In this paper, we present a novel approach for the compositional verification for probabilistic systems through implicit learning. Our aim is to reduce the size of the state space. For that, we propose to encode the system components using Boolean functions and Multi Terminal BDD. This encoding allows to store and explore a large number of states efficiently [9]. We use the Boolean functions as input of the CDNF learning algorithm. This algorithm generates an assumption which simulates a set of MDP component. The idea is to use this assumption for the verification instead of the real system components. Thus, if the size of this assumption is much smaller than the size of the corresponding MDP component, then we can expect significant gain of the verification performance. In our work, Interval Markov Decision Processes (IMDP) are used to represent assumptions. To establish the verification process and guarantee that the generated assumption simulates all the possible behaviour of the set of components, we proposed a sound and complete symbolic assume-guarantee reasoning rule. This rule defines and establish the compositional verification process. We have illustrated our approach using a simple example, and we have applied our approach in a several case studies derived from PRISM benchmarks. Experimental results suggest promising outlooks for the implicit learning of the compositional verification.
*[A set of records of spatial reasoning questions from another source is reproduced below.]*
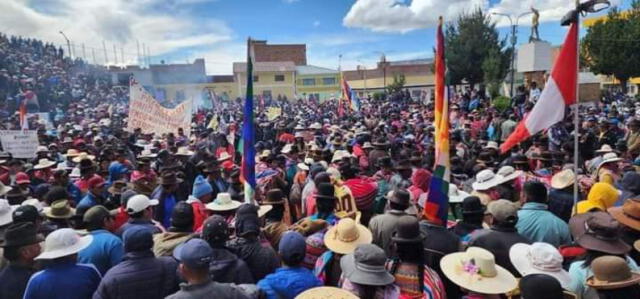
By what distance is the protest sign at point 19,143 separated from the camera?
32.2 ft

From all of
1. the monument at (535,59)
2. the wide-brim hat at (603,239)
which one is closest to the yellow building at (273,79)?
the monument at (535,59)

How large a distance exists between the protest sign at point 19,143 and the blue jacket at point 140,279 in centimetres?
795

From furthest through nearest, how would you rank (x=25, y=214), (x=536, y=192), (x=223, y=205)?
(x=223, y=205) < (x=536, y=192) < (x=25, y=214)

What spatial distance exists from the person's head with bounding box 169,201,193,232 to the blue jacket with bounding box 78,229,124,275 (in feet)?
1.73

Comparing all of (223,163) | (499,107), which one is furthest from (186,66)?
(223,163)

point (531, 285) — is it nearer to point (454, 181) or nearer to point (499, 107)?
point (454, 181)

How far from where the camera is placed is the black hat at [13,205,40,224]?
181 inches

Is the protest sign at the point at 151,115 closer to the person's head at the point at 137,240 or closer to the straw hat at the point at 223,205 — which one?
the straw hat at the point at 223,205

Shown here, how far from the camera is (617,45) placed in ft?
129

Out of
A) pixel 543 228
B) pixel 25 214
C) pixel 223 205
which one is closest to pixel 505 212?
pixel 543 228

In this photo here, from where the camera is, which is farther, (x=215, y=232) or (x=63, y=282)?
(x=215, y=232)

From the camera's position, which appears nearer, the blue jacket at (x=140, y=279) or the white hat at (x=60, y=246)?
the blue jacket at (x=140, y=279)

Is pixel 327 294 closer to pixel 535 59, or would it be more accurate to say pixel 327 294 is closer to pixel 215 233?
pixel 215 233

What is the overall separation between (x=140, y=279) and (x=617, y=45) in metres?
45.3
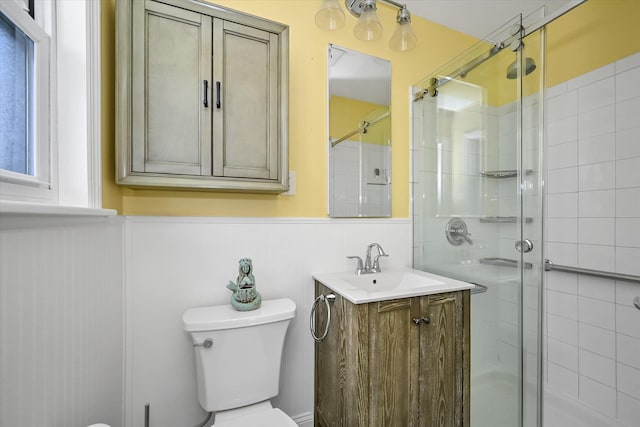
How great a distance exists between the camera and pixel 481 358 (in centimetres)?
139

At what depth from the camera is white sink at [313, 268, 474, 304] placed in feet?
3.57

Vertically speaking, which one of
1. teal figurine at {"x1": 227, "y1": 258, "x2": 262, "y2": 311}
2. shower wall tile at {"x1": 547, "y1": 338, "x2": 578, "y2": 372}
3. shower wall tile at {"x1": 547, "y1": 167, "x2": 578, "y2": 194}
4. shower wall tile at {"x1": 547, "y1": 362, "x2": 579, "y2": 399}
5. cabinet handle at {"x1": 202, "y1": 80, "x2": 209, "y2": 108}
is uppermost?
cabinet handle at {"x1": 202, "y1": 80, "x2": 209, "y2": 108}

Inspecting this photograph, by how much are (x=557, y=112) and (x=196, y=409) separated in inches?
103

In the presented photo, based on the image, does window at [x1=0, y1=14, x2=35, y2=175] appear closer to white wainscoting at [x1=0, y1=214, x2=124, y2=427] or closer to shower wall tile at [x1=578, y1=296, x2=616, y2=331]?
white wainscoting at [x1=0, y1=214, x2=124, y2=427]

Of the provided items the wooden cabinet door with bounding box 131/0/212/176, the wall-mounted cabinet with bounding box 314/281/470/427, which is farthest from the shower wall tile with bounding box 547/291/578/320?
the wooden cabinet door with bounding box 131/0/212/176

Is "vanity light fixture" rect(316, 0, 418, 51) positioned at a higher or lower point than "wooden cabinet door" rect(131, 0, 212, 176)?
higher

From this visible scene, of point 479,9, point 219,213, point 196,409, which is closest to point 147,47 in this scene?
point 219,213

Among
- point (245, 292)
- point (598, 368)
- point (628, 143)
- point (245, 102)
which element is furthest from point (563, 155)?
point (245, 292)

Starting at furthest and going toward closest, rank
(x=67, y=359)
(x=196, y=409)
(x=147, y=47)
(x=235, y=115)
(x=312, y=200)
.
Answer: (x=312, y=200)
(x=196, y=409)
(x=235, y=115)
(x=147, y=47)
(x=67, y=359)

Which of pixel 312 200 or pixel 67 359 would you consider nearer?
pixel 67 359

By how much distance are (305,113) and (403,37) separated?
579 millimetres

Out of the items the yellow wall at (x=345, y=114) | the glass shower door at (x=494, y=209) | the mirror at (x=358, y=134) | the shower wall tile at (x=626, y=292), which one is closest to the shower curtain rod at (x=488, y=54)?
the glass shower door at (x=494, y=209)

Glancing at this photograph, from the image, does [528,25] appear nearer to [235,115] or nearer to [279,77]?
[279,77]

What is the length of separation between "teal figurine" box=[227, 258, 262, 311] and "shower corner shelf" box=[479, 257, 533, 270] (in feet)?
3.91
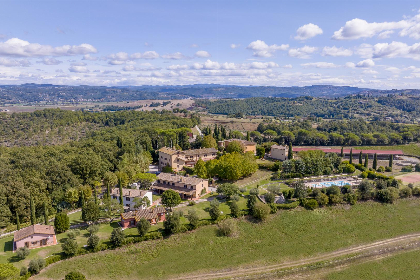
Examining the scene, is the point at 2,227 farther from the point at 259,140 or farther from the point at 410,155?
the point at 410,155

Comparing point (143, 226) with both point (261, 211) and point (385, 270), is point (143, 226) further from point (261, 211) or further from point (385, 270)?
point (385, 270)

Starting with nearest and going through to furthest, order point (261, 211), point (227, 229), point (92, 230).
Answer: point (92, 230)
point (227, 229)
point (261, 211)

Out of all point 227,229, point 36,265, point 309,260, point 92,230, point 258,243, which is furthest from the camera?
point 227,229

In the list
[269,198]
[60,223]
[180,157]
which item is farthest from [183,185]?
[60,223]

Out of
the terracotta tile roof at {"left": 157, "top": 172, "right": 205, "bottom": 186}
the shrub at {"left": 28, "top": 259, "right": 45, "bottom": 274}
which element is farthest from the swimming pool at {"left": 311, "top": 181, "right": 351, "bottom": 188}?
the shrub at {"left": 28, "top": 259, "right": 45, "bottom": 274}

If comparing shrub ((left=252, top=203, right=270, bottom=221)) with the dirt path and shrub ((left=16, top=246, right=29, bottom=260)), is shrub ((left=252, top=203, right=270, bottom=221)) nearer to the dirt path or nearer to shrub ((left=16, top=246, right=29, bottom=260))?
the dirt path

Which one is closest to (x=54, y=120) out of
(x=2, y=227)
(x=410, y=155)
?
(x=2, y=227)

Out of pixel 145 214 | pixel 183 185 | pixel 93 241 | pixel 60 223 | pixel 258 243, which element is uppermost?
pixel 183 185
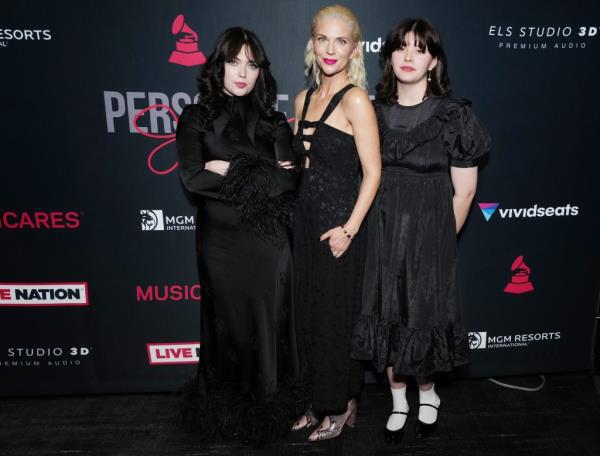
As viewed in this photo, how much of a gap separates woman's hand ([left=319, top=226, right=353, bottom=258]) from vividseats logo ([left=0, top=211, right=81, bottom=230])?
155 centimetres

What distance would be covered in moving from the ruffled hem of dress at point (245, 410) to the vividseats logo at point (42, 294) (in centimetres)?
100

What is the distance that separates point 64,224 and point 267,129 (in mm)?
1422

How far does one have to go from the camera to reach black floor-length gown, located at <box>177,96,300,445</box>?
7.14 feet

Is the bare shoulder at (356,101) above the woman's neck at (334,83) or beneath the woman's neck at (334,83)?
beneath

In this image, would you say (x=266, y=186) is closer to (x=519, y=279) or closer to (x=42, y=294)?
(x=42, y=294)

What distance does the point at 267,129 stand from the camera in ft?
7.45

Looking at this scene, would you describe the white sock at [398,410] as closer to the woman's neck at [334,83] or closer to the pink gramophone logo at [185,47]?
the woman's neck at [334,83]

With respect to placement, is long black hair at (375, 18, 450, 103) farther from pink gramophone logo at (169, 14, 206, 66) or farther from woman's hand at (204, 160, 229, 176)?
pink gramophone logo at (169, 14, 206, 66)

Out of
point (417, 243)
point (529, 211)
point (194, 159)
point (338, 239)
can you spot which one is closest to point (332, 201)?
point (338, 239)

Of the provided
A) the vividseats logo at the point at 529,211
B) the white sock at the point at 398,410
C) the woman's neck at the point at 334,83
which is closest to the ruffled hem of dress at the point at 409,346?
the white sock at the point at 398,410

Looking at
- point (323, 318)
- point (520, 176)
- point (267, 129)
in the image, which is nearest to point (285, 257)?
point (323, 318)

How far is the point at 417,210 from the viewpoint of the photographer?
7.32ft

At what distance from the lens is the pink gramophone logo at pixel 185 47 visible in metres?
2.63

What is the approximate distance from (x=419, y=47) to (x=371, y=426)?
6.51ft
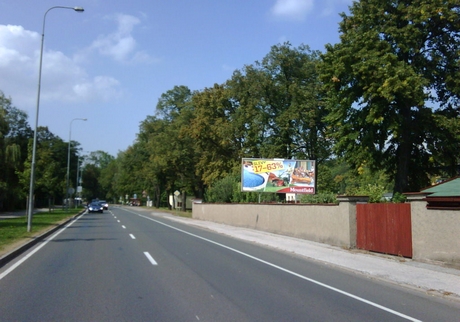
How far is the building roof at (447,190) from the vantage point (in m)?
13.6

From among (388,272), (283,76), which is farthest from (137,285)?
(283,76)

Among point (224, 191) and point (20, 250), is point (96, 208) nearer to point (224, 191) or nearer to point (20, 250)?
point (224, 191)

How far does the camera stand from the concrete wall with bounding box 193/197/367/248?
18.2m

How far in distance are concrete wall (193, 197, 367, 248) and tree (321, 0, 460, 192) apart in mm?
6278

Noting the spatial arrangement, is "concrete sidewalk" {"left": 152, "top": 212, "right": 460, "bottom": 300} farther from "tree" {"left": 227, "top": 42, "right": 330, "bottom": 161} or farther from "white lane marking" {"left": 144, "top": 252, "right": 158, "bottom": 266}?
"tree" {"left": 227, "top": 42, "right": 330, "bottom": 161}

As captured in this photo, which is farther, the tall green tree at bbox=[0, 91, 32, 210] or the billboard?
the tall green tree at bbox=[0, 91, 32, 210]

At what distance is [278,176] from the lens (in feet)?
107

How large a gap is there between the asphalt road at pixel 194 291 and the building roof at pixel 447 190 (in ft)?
12.8

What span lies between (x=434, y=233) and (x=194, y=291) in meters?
8.16

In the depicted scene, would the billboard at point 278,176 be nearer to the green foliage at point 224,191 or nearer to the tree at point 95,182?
the green foliage at point 224,191

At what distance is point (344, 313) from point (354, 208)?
10838mm

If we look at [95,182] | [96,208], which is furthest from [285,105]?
[95,182]

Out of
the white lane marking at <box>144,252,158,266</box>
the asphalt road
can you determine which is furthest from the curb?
the white lane marking at <box>144,252,158,266</box>

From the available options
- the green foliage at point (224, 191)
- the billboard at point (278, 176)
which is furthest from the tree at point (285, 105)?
the billboard at point (278, 176)
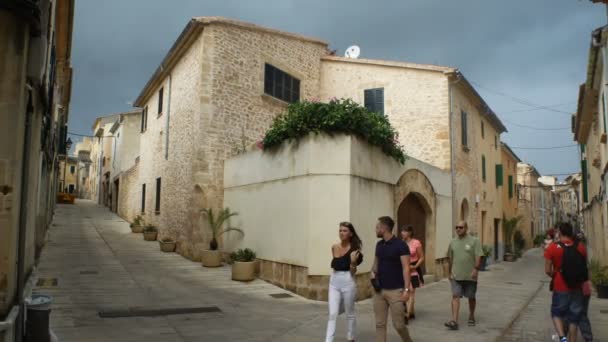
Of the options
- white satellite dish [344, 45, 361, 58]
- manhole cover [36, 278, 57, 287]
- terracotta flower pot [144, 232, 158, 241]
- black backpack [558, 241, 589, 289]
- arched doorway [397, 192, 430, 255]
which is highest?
white satellite dish [344, 45, 361, 58]

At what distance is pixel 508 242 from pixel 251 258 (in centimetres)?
1770

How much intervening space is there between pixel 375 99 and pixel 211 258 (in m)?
8.36

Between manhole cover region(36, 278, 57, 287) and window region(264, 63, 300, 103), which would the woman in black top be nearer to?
manhole cover region(36, 278, 57, 287)

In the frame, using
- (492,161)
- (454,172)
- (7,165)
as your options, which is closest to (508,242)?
(492,161)

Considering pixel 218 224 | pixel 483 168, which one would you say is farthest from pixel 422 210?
pixel 483 168

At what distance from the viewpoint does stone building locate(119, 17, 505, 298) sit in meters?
14.3

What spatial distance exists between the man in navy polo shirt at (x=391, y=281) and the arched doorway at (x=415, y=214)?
24.2 feet

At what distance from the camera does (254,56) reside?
1577 cm

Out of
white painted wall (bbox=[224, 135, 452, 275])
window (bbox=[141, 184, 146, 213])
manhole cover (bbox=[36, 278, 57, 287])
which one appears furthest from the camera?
window (bbox=[141, 184, 146, 213])

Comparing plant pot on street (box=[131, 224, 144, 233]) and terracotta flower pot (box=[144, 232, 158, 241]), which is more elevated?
plant pot on street (box=[131, 224, 144, 233])

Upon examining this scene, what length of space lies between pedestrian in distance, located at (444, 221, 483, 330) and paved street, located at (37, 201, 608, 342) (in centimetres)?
46

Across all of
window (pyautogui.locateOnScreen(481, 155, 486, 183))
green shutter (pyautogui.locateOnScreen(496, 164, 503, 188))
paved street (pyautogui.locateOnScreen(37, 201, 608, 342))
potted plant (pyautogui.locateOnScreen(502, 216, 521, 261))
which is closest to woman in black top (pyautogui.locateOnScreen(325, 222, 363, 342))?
paved street (pyautogui.locateOnScreen(37, 201, 608, 342))

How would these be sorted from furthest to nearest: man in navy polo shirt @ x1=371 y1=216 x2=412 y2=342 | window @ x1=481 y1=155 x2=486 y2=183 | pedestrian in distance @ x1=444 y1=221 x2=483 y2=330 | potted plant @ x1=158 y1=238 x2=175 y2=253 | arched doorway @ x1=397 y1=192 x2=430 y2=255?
window @ x1=481 y1=155 x2=486 y2=183 < potted plant @ x1=158 y1=238 x2=175 y2=253 < arched doorway @ x1=397 y1=192 x2=430 y2=255 < pedestrian in distance @ x1=444 y1=221 x2=483 y2=330 < man in navy polo shirt @ x1=371 y1=216 x2=412 y2=342

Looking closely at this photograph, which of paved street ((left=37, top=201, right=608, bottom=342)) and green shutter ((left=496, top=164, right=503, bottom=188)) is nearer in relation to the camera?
paved street ((left=37, top=201, right=608, bottom=342))
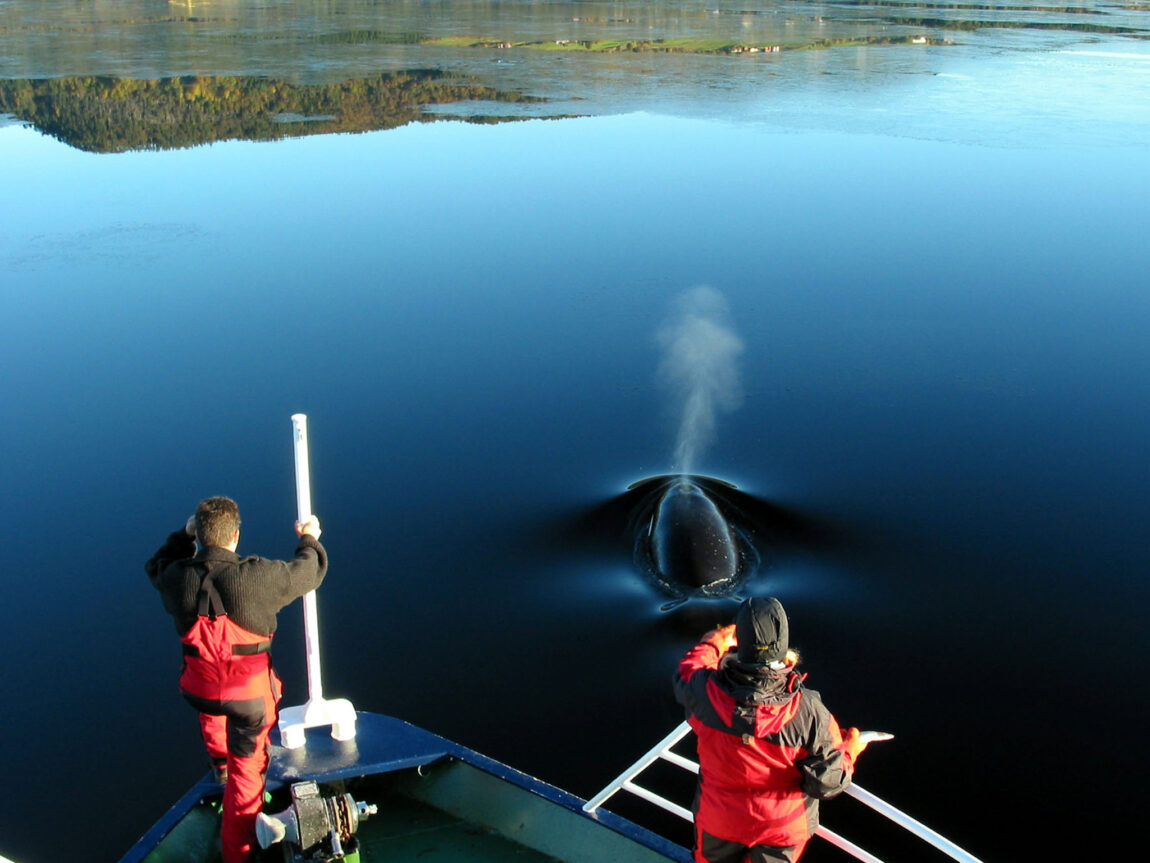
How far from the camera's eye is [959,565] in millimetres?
10492

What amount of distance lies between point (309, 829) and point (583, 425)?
26.8 feet

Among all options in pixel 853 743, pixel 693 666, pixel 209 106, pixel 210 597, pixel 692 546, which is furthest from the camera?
pixel 209 106

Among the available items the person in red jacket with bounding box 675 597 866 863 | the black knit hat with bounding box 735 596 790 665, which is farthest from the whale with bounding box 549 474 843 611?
the black knit hat with bounding box 735 596 790 665

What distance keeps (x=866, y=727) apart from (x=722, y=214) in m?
14.0

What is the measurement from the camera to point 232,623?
5461 mm

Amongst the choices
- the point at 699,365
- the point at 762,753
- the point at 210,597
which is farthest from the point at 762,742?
the point at 699,365

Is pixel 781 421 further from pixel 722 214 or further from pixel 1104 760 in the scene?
pixel 722 214

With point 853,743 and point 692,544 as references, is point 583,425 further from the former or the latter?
point 853,743

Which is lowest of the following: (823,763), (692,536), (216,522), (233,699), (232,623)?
(692,536)

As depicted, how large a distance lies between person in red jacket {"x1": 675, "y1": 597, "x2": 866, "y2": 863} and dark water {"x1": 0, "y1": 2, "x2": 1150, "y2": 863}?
317cm

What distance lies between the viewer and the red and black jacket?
4762 mm

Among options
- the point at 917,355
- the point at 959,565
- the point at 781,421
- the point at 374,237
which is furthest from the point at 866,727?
the point at 374,237

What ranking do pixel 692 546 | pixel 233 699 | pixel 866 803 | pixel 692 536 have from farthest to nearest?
1. pixel 692 536
2. pixel 692 546
3. pixel 866 803
4. pixel 233 699

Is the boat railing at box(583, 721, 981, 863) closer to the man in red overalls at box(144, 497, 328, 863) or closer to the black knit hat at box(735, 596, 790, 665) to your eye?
the black knit hat at box(735, 596, 790, 665)
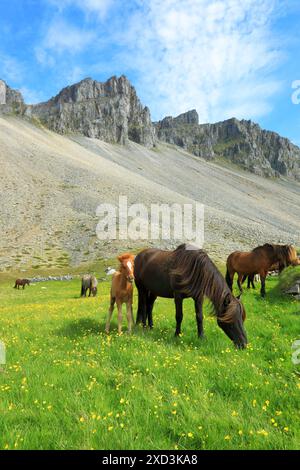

The remainder of this paper is organized as follows: In Sect. 2 we provide the most relevant works to our work. Section 3 provides some background knowledge about MDP, Interval MDP and the parallel composition MDP \(\parallel \) IMDP. In Sect. 4, we present our approach, where we detail the process of encoding MDP using Boolean function, our symbolic assume-guarantee reasoning proof rule and the application of the CNDF learning algorithm to generate assumptions. Section 6 concludes the paper and talks about future works.

2 Related Works

In this section, we review some research works related to the symbolic probabilistic model checking, compositional verification and assume-guarantee reasoning. Verification of probabilistic systems have been addressed by Vardi and Wolper [32,33,34], and then by Pnueli and Zuck [30], and by Baier and Kwiatkowska [3]. The symbolic probabilistic model checking algorithms have been proposed by [10, 28]. These algorithms have been implemented in a symbolic probabilistic model checker PRISM [22]. The main techniques used to generate counterexamples was detailed in [21]. A recent work [12] proposed to use causality in order to generate small counterexamples, the authors of this work propose to used the tool DiPro to generate counterexamples, then they applied an aided-diagnostic method to generate the most indicative counterexample. For the compositional verification of non-probabilistic systems, several frameworks have been developed using the assume-guarantee reasoning approach [9, 11, 29]. The compositional verification of probabilistic systems has been a significant progress in these last years [14, 15, 19, 23]. Our approach is inspired by the work of [14, 15]. In this work, they consider the verification of Discrete Time Markov Chains, and they proposed to use CDNF learning algorithm to infer assumptions. Another work relevant to ours is [19]. This work proposed the first sound and complete learning-based composition verification technique for probabilistic safety properties, where they used an adapted \(L^{*}\) learning algorithm to learn weighted automata as assumptions, then they transformed them into MTBDD.

3 Preliminaries

In this section, we give some background knowledge about MDP and IMDP. MDP are often used to describe and study systems exhibit non deterministic and stochastic behaviour.

Definition 1

Markov Decision Process (MDP) is a tuple \(M=(States_{M},s_{0}^{M}, \) \(\varSigma _{M},\delta _{M})\) where \(States_{M}\) is a finite set of states, \(s_{0}^{M} \in States_{M}\) is an initial state, \(\varSigma _{M}\) is a finite set of actions, \(\delta _{M} \subseteq States_{M} \times (\varSigma _{M} \cup \{\tau \}) \times Dist(States_{M})\) is a probabilistic transition relation, where where \(\tau \) denotes a “silent” (or “internal”) action.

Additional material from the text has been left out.